Entwicklung des Wasser- und Sanitärsektors - Water Services Trust Fund, Phase III
Ziel der FZ-Maßnahme ist die Sicherstellung einer ausreichenden, hygienisch einwandfreien, sozial verträglichen und nachhaltigen Wasser- und Basissanitärversorgung für städtische Arme in Kenia. Programmträger der FZ-Maßnahme ist der Water Services Trust Fund (WSTF), eine nationale Finanzierungsinstitution zur Mobilisierung und Umsetzung von sektorspezifischen, armutsorientierten Investitionen. Die Durchführung der Maßnahmen in städtischen Armutsgebieten erfolgt dabei ausschließlich durch lizenzierte Wasserversorgungsunternehmen, die sich im Rahmen regelmäßig abgehaltener Ausschreibungswettbewerbe für die Finanzierung durch den WSTF qualifizieren müssen.

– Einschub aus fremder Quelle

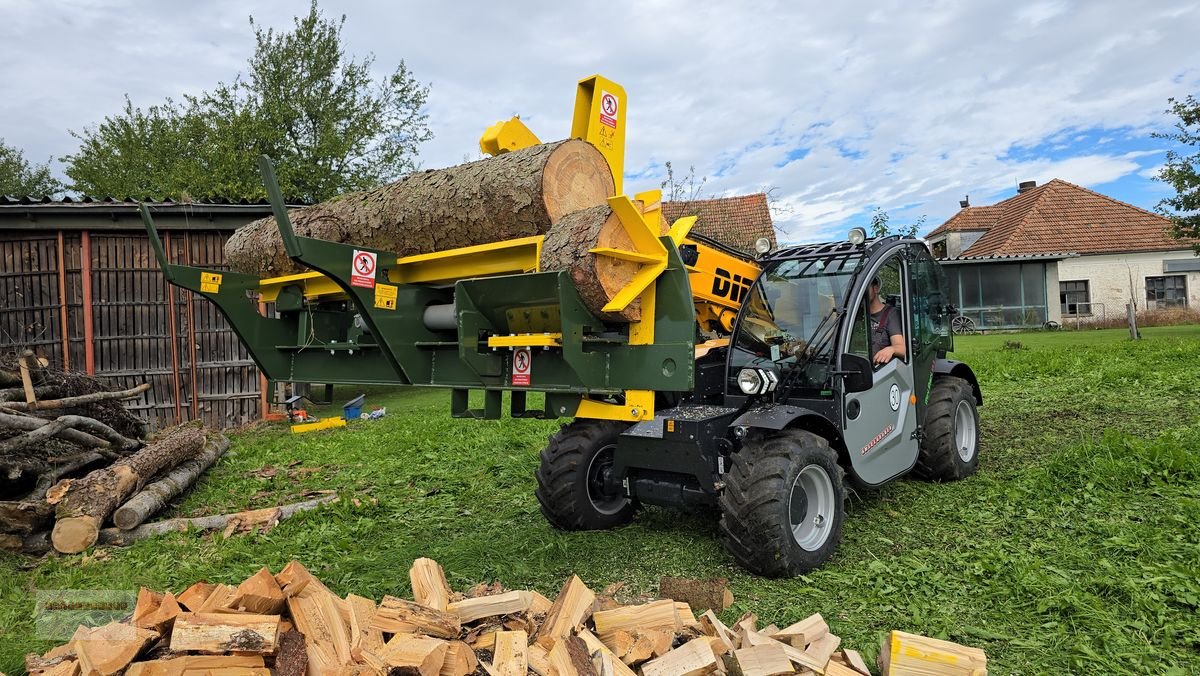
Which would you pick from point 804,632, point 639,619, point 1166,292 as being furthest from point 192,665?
point 1166,292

Zielgruppe der Maßnahme ist die noch unzureichend mit Trinkwasser und Sanitäreinrichtungen versorgte Bevölkerung in städtischen Armutsvierteln in ganz Kenia. Das Vorhaben wird in enger Zusammenarbeit zwischen GIZ und KfW in einem integrierten, kohärenten Ansatz mit einer Gesamtlaufzeit von rund drei Jahren durchgeführt. Die FZ-Mittel werden dabei flexibel und bedarfsabhängig für die Verbesserung der Wasser- und Sanitärversorgung in städtischen Armutsgebieten eingesetzt. Hauptmaßnahmen sind (1) der Ausbau der städtischen Wasserversorgung über angepasste technische Lösungen, z.B. Wasserkioske, sowie (2) der Bau von öffentlichen und privaten Sanitäreinheiten zur Basissanitärversorgung armer Bevölkerungsgruppen. Innovative Betriebskonzepte, bedarfsorientierte Aufklärungs- und Sensibilisierungsmaßnahmen sowie abgestimmte Maßnahmen zur Stärkung des Trägers ergänzen das Vorhaben. Die Gesamtkosten der FZ-Maßnahme betragen insgesamt rund EUR 10,2 Mio. Der FZ-Zuschuss für das Programm beläuft sich auf EUR 8,5 Mio. und wird ergänzt um einen Eigenbeitrag des Partners in Höhe von 1,7 Mio. EUR (20% des FZ-Zuschusses). Seit Ende 2011 erfolgt eine Ko-Finanzierung mit der Bill und Melinda Gates Stiftung (BMGF) in Höhe von USD 7.130.699 mit Fokus auf den Ausbau der Basissanitärversorgung.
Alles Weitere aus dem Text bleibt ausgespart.